596 So. 2d 1209 | Fla. Dist. Ct. App. | 1992

596 So.2d 1209 (1992)

Jacqueline R. COLLINS, Appellant,
v.
STATE of Florida, Appellee.

No. 91-1774.

District Court of Appeal of Florida, First District.

April 8, 1992.

Nancy A. Daniels, Public Defender, and Nada M. Carey, Asst. Public Defender, Tallahassee, for appellant.

Robert A. Butterworth, Atty. Gen., and Amelia L. Beisner, Asst. Atty. Gen., Tallahassee, for appellee.

JOANOS, Chief Judge.

Appellant seeks review of the sentences imposed upon her convictions for violation of community control and possession of cocaine with intent to distribute. Specifically, appellant contends the sentencing plan is illegal, because the total of the combined sentences exceeds the maximum permitted sentence under the guidelines. The state agrees that remand for resentencing is required. We reverse.

In 1989, appellant was placed on probation for five years for sale of marijuana to an undercover police officer. In July 1990, she violated probation, and was placed on two years community control, to be followed by the balance of her probation (approximately four years). In November 1990, appellant was charged with a new offense — possession of cocaine with intent to distribute. In February 1991, she pled no contest to violation of the community control imposed in connection with the 1989 *1210 case, and to possession of cocaine in the 1990 case. In May 1991, the 1989 community control was revoked, and appellant was sentenced to 3 1/2 years incarceration, to be followed by the balance of the probation imposed in November 1989. For the 1990 conviction, appellant was placed on two years community control, to be followed by three years probation, the 1990 community control sentence to be served consecutively to the 1989 period of incarceration. The sanctions imposed for the 1989 and 1990 convictions resulted in a total incarcerative/community control sanction of 5 1/2 years.

The sentencing guidelines require the use of one guidelines scoresheet covering all offenses pending before the court for sentencing. Fla.R.Crim.P. 3.701(d)1; Roberson v. State, 555 So.2d 976 (Fla. 1st DCA 1990). A sentence must be imposed for each offense, but the total of the combined sentences cannot exceed the total guideline sentence, unless supported by written departure reasons. Fla.R.Crim.P. 3.701(d)11; Roberson, 555 So.2d at 979. However, after revocation of probation or community control, the trial court may impose sentence in accordance with the original cell, or with the next higher cell, without a written departure reason. Fla. R.Crim.P. 3.701(d)14; Brown v. State, 581 So.2d 936 (Fla. 1st DCA 1991).

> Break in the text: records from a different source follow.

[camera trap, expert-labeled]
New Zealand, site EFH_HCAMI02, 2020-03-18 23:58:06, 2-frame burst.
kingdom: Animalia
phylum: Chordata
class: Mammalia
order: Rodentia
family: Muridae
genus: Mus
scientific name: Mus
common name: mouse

In VanKooten v. State, 522 So.2d 830, 831 (Fla. 1988), the supreme court ruled that when so provided by the guidelines cell, either community control or incarceration may be imposed, but not both. Subsequently, in Ewing v. State, 526 So.2d 1029 (Fla. 1st DCA 1988), this court construed the VanKooten proscription as applicable only where the combined sentences exceeded the maximum period of incarceration permitted under the guidelines, reasoning that a departure sentence does not result where the combined sanctions do not exceed the maximum guidelines incarcerative period. Accord Yukanovitz v. State, 547 So.2d 722 (Fla. 1st DCA 1989); Reese v. State, 535 So.2d 676 (Fla. 5th DCA 1988).

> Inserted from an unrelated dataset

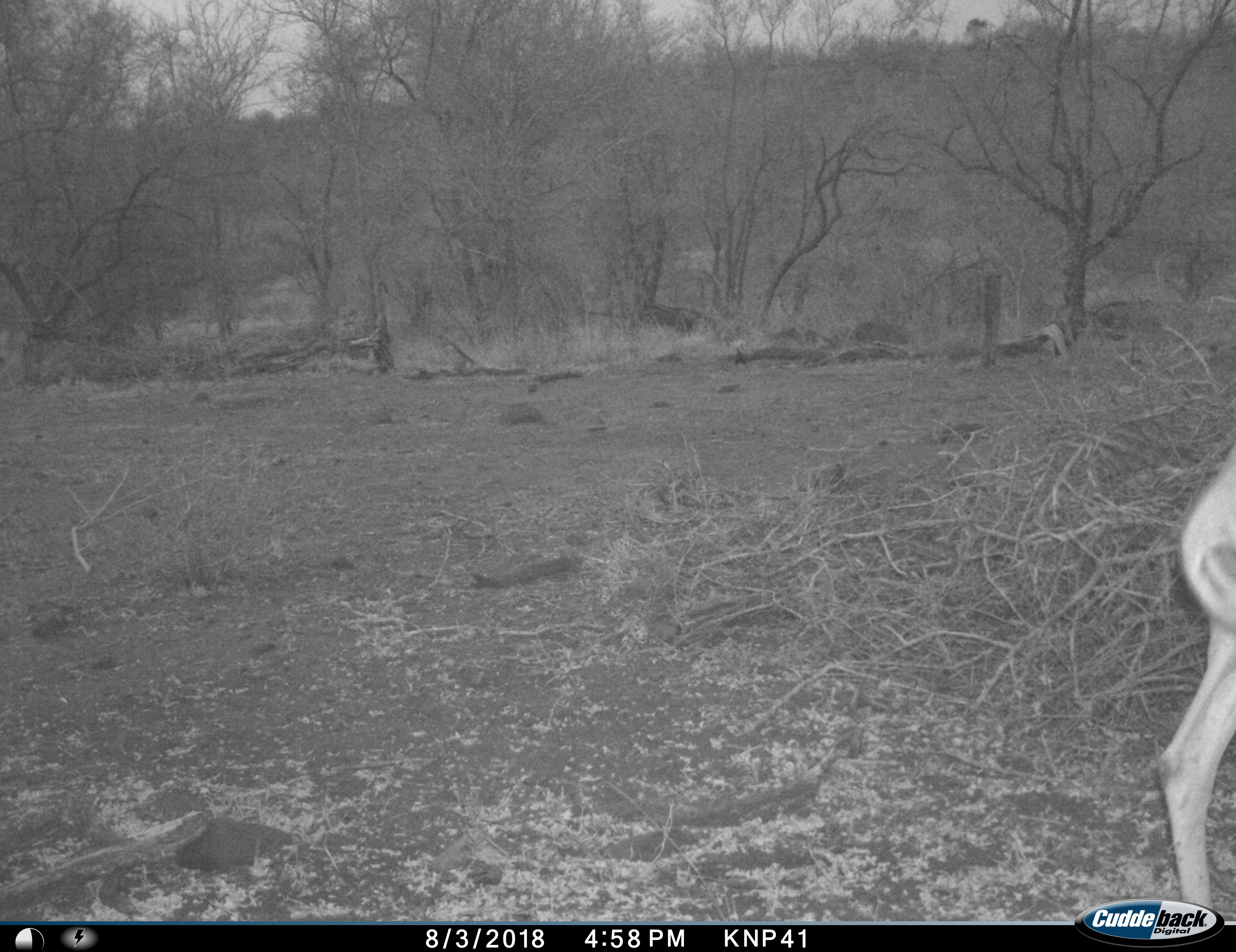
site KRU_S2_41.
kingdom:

The sentencing guidelines scoresheet used in this case contained a total score of sixty-four points, placing appellant in the recommended sentencing range of any nonstate prison sanction. See Fla.R.Crim.P. 3.988(g). The next higher cell carried a recommended sentencing range of community control or 12-30 months incarceration, with a permitted range of "any nonstate prison sanction or community control or 1-3 1/2 years incarceration." Id. Thus, appellant's sentence of incarceration for 3 1/2 years, to be followed by a 2-year community control sentence, exceeds the maximum permitted guidelines sanction.[1]

Accordingly, the sentences are reversed and remanded for resentencing within the sentencing guidelines range.

ZEHMER and KAHN, JJ., concur.

NOTES

[1] The one-cell increase without written reasons for departure authorized by Florida Rule of Criminal Procedure 3.701(d)14, includes the "permitted" as well as the recommended guidelines range. See Brown v. State, 581 So.2d 936, 937 (Fla. 1st DCA 1991).